There was not time to try other positions or adjust the seat and shoulder harness. I nearly scalped myself trying to close the canopy. Thank God it was a ‘D’. So, there I was . . . head and neck bent down, knees almost to my chin. As I closed the canopy and turned the P-51 around to start the take-off roll, we were well aware that ground troops were firing at us and we were very tense. I yelled back at Kelso, ‘Don’t get an erection or it’ll push me out of here.’ ”

Ilfrey thought they were not going to clear the treetops. He threw down more flaps and the Mustang pulled up just over them. Fortunately, she had been light in fuel and ammunition. They made the short flight to Brussels and yet another wild and difficult landing. That night they celebrated.

The next morning, hung over and still without a parachute and dinghy, Captain Ilfrey brought the Go-Buggy back to King’s Cliffe. Kelso arrived a few days later by transport. At King’s Cliffe, Colonel Harold Rau, the group commander, gave Ilfrey hell for “pulling a trick like that”, jeopardizing himself and his aircraft.

In all the ensuing years, Jack Ilfrey has not seen or heard from Duane Kelso.

The motto of the famous American 4th Fighter Group of World War Two was “4th but First.” They could never have made that claim were it not for Don Blakeslee taking charge as their Commanding Officer in January 1944. Until then they were second in every respect . . . in achievement, in scoring against the German Air Force, in attitude and in morale. Clearly, they needed someone to pull them into shape, goad them into action, drive them into discipline, and pound them into performance. Blakeslee was that man and the Mustang was the plane for them. He saw to getting Mustangs for his boys at the earliest possible date, and took them into combat with their new planes that very day.

In his campaign to equip the 4th with Mustangs he was not simply after a new toy for his boys, he had pure logic on his side. When he compared the other Allied fighters of the day, he pointed out that the Spitfire lacked range, the Hurricane lacked power and speed, the Lightning lacked manoeuvrability, and the Thunderbolt lacked speed in the climb and vital manoeuvrability against the German fighters. Only the Packard-Merlin Mustang was superior to its opponents in every respect, being faster than both the ME-109 and the FW-190 at practically any altitude and able to beat them both in a dive and a climb.

Before Blakeslee took command, the 56th Fighter Group, Hub Zemke’s Wolfpack, was flying rings around the 4th, racking up records right and left and making the 4th look no better than second-rate. But all that was about to change. In the 4th, Blakeslee knew he had a rather rag-tag collection of talented, spirited, highly capable fighter pilots who simply needed what he could give them from his extensive experience. He brought them along rapidly, leading from the front, and was a magnificent role model in many respects. He and Zemke were, without question, the finest fighter leaders in the Air Force and with Blakeslee running the show, things soon turned around for the 4th. At the end of the European air war, the final scores were: 56th Fighter Group—976 enemy aircraft destroyed-air and ground, 4th Fighter Group—1,016 enemy aircraft destroyed-air and ground.

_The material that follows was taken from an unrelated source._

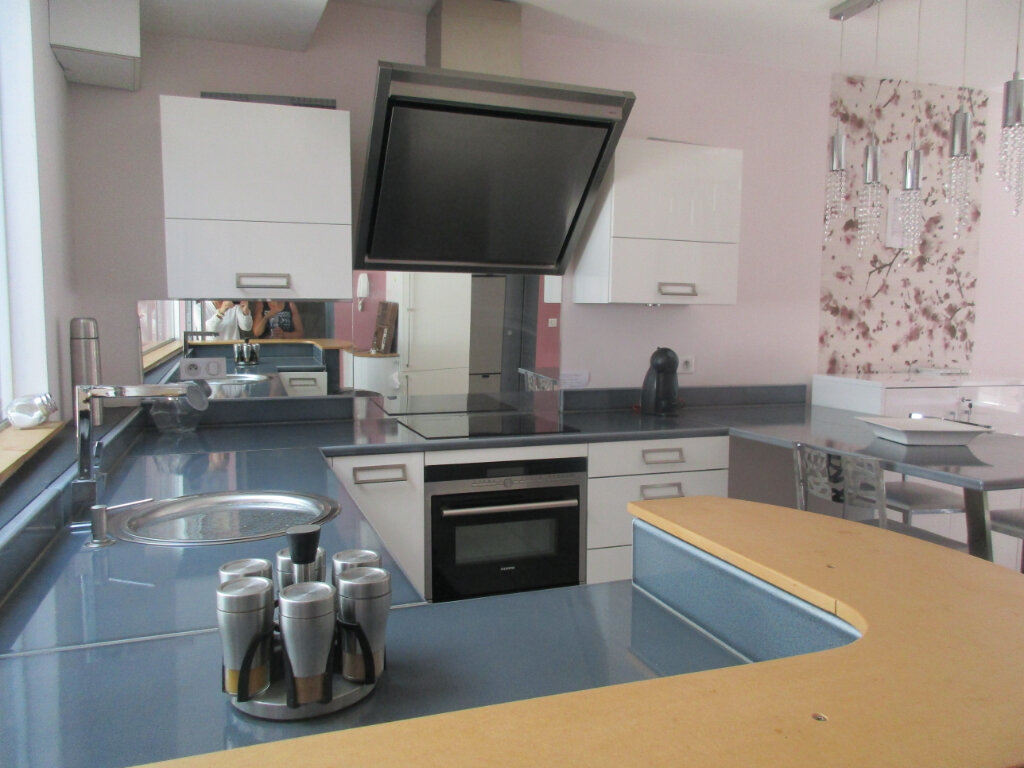 Appartement à louer 3 41m2 à Montauban vignette-2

One of Blakeslee’s greatest fighter pilots was Lt. Col. Jim Goodson, who remembered his commander: “Blakeslee was on every mission. Each pilot had only one thought in mind—not to let down Don Blakeslee. The new pilots put their faith in him; old hands like those of us who commanded the squadrons and often led the Group knew instinctively what he wanted; we were always where he wanted us and he was always where we knew he would be.

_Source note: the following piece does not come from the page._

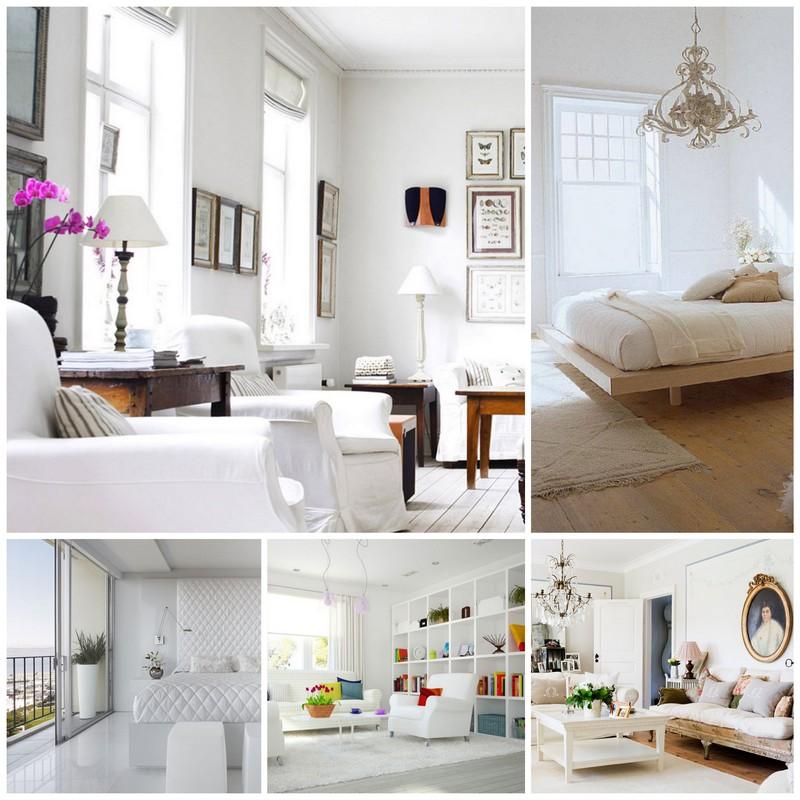 Как создать правильный интерьер в белом цвете?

“When Blakeslee said ‘Horseback here—I’m going in’, he knew he would be covered. When any of us took our squadron into the attack, we knew we were covered. The disciplines of the RAF were ingrained in him.”

American volunteers Don Gentile (pronounced Jen-tilly) and John Godfrey flew together as leader and wingman respectively, with the 4th Fighter Group and, at the end of their missions, the pair had accounted for at least fifty-eight enemy aircraft destroyed. Major Gentile had scored twenty-two air and six ground kills before he was returned to the United States to help raise money for the war effort. Major Godfrey was credited with eighteen air and twelve ground kills before he was shot down and made a prisoner of war.

Gentile recalled his combat flying in Mustangs with the 4th at Debden in 1944: “To show how a team works even when a big brawl has boiled the team down to two men flying wing on each other, Johnny and I spent twenty minutes over Berlin on March 8th and came out of there with six planes destroyed to our credit. I got a straggler and Johnny got one, and then I got another one fast. A Hun tried to out-turn me, and this was a mistake on his part. Not only can a Messerschmitt 109 not out-turn a Mustang in the upstairs air, but even if he had succeeded, there was Johnny back from his kill and sitting on my tail waiting to shoot him down. He was waiting, too, to knock down anybody who tried to bounce me off my kill.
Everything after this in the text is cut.